Rabu, 15 Oktober 2008

Pendikte Opini Publik


Di Zaman sekarang ini informasi dapat tersebar dengan cepat sekali. Hal ini bisa terwujud terutama oleh kemajuan bidang penyiaran di dalam media (televisi, radio, koran). Apa yang terjadi di belahan bumi lain, dalam beberapa menit saja bisa langsung tersebar ke seluruh dunia. Berita tersebar begitu cepat dan luas, bahkan kita dapat menyaksikan sebuah peristiwa besar secara langsung (live) melalui televisi. Saya masih ingat bagaimana saya bisa menyaksikan secara langsung (Live) ketika menara kembar WTC di New York ambruk.

Berita juga dapat tersebar dengan cepat dan luas pada saat ini, tetapi saat sekarang ini media tidak hanya menyebarkan berita, tetapi juga ada opini terselubung yang tercampur aduk di dalam berita yang disampaikan sehingga juga membentuk opini publik, maka dapat di katakan bahwa media pada saat ini juga merupakan (dalam istilah saya), Pendikte Opini Publik.

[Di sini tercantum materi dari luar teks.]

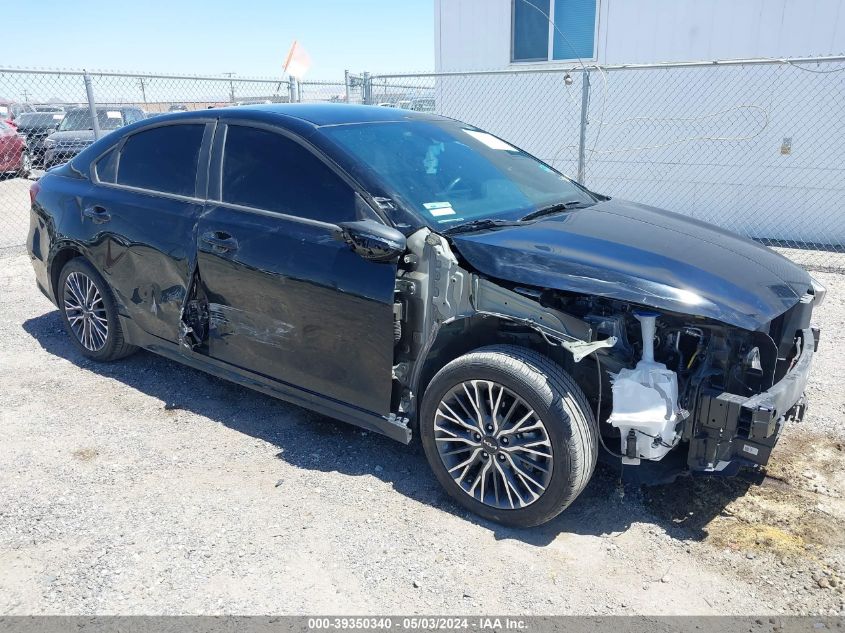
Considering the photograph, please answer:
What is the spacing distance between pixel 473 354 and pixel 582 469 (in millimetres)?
677

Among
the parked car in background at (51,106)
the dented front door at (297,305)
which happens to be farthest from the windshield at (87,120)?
the dented front door at (297,305)

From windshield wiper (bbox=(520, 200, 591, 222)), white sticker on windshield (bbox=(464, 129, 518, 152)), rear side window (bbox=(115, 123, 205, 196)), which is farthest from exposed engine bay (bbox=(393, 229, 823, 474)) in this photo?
rear side window (bbox=(115, 123, 205, 196))

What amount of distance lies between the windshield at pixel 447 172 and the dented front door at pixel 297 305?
0.42 m

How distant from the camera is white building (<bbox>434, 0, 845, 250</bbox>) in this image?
8.29 m

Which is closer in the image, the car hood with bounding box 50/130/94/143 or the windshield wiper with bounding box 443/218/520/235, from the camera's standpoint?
the windshield wiper with bounding box 443/218/520/235

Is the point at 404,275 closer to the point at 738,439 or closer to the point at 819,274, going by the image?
the point at 738,439

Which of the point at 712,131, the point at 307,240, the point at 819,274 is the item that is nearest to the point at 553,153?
the point at 712,131

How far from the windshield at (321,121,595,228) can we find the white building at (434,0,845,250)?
13.5ft

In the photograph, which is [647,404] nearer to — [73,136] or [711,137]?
[711,137]

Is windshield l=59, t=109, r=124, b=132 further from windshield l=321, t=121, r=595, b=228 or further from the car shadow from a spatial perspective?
windshield l=321, t=121, r=595, b=228

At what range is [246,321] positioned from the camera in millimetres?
3785

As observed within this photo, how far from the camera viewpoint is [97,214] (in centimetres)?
456

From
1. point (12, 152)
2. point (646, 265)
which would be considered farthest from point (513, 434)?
point (12, 152)

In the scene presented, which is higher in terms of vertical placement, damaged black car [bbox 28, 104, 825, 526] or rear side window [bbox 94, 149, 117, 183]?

Berita seringkali tidak hanya memuat fakta, tetapi juga memuat opini-opini di dalamnya. Apa beda opini dan berita? sederhananya, berita berisi kisah atau kejadian di suatu tempat tertentu, tetapi opini merupakan pendapat seseorang atau bisa saja kelompok, atas kejadian atau suatu peristiwa.

Pada saat saya masih kecil saya menonton berita di sebuah stasiun televisi yang ditayangkan pada jam 7 malam, pada saat itu ada berita tentang pembunuhan yang terjadi di Timur Tengah yang di lakukan oleh tentara Israel pada penduduk Palestina. Pembaca berita itu berkata kira-kira seperti ini, "Pembunuhan yang dilakukan oleh tentara Israel yang kejam itu....." Pada saat saya mendengar kata-kata itu saya berpikir bahwa ini aneh, lalu timbul pertanyaan, mengapa tentara Israel dikatakan kejam di berita itu? bukankah seorang pembaca berita hanya membaca berita? bukan memberikan opini? apakah tentara Israel kejam atau tidak, bukankah opini harusnya diserahkan kepada masyarakat yang menonton? (karena acara itu merupakan acara khusus berita, bukan dialog, atau talk show yang memang berisi opini). Sebagai penerima informasi berita di dalam internet dan berbagai media lainnya, hendaknya kita harus bisa lebih kritis untuk menyaring opini-opini yang ada di dalam berita sehingga opini kita tidak di kendalikan oleh media yang tentu saja belum tentu "bijak" dalam "beropini", atau bahkan dalam berbagai kasus tertentu bisa saja memiliki agenda tersembunyi, karena bisa saja media tersebut di kuasai oleh kelompok tertentu, dan melalui media itu, mereka berusaha membentuk pandangan publik yang menguntungkan kelompok tersebut.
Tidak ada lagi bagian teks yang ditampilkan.